[Start Data extract]
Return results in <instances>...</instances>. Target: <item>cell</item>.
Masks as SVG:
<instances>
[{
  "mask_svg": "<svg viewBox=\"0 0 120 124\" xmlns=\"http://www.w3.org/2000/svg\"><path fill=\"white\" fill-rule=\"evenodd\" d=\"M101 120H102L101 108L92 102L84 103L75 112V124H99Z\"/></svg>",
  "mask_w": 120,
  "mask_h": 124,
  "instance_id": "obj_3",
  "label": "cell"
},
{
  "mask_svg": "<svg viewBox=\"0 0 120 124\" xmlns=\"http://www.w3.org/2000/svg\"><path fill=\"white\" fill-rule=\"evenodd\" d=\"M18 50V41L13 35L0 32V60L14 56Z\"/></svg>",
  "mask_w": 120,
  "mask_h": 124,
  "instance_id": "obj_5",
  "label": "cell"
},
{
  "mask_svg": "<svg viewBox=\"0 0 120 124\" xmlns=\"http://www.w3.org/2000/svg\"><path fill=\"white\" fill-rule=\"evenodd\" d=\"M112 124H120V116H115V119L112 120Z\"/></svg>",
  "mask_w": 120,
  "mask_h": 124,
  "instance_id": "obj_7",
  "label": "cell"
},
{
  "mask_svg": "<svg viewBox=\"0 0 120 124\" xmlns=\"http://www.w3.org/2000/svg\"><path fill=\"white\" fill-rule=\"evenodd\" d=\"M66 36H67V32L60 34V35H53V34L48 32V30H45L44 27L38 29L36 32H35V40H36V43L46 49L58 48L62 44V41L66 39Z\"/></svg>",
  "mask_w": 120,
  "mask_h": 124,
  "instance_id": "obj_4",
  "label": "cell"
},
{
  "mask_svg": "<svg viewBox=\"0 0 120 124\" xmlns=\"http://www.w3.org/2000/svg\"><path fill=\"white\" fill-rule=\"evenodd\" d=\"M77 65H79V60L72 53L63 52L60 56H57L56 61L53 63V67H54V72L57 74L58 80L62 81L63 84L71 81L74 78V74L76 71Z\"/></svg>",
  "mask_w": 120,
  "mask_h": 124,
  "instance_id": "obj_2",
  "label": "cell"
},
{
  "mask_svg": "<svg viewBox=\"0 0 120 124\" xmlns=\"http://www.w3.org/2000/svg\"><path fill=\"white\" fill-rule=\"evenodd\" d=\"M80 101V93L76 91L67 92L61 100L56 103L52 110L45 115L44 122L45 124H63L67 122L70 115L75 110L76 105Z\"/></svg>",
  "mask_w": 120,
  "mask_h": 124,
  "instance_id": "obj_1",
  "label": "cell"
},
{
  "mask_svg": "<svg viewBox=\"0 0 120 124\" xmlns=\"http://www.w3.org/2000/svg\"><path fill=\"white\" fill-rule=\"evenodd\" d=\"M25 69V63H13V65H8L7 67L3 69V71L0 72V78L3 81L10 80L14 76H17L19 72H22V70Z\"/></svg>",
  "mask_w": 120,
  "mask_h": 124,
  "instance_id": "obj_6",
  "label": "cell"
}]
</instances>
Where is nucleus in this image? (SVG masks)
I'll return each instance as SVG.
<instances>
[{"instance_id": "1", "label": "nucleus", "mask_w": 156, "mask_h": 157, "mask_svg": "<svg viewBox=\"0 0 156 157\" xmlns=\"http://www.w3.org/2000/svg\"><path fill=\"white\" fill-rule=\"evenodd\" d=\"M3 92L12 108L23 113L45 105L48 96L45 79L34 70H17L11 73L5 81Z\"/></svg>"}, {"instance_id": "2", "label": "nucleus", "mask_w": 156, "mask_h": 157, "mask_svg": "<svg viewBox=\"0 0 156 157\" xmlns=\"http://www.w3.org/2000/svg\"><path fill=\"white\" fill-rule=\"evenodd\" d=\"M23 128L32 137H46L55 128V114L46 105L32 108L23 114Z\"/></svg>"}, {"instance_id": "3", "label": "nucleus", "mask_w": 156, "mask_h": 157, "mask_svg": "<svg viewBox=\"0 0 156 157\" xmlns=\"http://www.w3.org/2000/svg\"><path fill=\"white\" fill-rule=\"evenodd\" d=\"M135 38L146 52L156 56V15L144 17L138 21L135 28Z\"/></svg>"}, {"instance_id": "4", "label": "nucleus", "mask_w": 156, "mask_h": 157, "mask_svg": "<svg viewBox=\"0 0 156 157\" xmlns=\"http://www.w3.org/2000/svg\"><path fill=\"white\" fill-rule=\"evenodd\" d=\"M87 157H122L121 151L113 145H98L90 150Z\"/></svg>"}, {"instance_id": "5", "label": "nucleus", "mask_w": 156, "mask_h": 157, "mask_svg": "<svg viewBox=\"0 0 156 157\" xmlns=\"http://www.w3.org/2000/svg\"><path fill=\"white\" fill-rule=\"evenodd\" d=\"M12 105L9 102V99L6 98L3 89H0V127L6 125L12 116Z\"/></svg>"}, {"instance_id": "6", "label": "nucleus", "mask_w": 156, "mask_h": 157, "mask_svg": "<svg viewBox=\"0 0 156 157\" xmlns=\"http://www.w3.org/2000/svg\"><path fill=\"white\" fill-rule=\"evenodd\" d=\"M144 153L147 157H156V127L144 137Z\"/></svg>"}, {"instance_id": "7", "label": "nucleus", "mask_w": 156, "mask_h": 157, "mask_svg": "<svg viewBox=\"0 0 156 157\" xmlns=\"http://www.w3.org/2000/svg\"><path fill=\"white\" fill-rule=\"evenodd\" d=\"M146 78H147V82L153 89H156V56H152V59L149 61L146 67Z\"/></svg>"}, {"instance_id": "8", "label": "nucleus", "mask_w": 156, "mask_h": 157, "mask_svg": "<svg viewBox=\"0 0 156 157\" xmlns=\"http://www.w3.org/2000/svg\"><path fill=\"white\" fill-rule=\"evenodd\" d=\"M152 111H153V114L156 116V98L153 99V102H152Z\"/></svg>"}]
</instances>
[End Data extract]
**What this task involves:** Please format the records from their first line through the line with "50V41L13 35L0 32V60L14", both included, as a Markdown table with the columns Row and Line, numbering each line and leaving out blank lines.

**Written answer:**
| Row | Line |
|---|---|
| 1 | Return results in <instances>...</instances>. Target: <item>cell</item>. |
| 2 | Masks as SVG: |
| 3 | <instances> |
| 4 | [{ |
| 5 |   "mask_svg": "<svg viewBox=\"0 0 120 124\" xmlns=\"http://www.w3.org/2000/svg\"><path fill=\"white\" fill-rule=\"evenodd\" d=\"M101 120H102L101 108L92 102L84 103L75 112V124H99Z\"/></svg>", |
| 6 |   "mask_w": 120, |
| 7 |   "mask_h": 124, |
| 8 |   "instance_id": "obj_3", |
| 9 |   "label": "cell" |
| 10 | }, |
| 11 | { |
| 12 |   "mask_svg": "<svg viewBox=\"0 0 120 124\" xmlns=\"http://www.w3.org/2000/svg\"><path fill=\"white\" fill-rule=\"evenodd\" d=\"M18 50V41L13 35L0 32V60L14 56Z\"/></svg>", |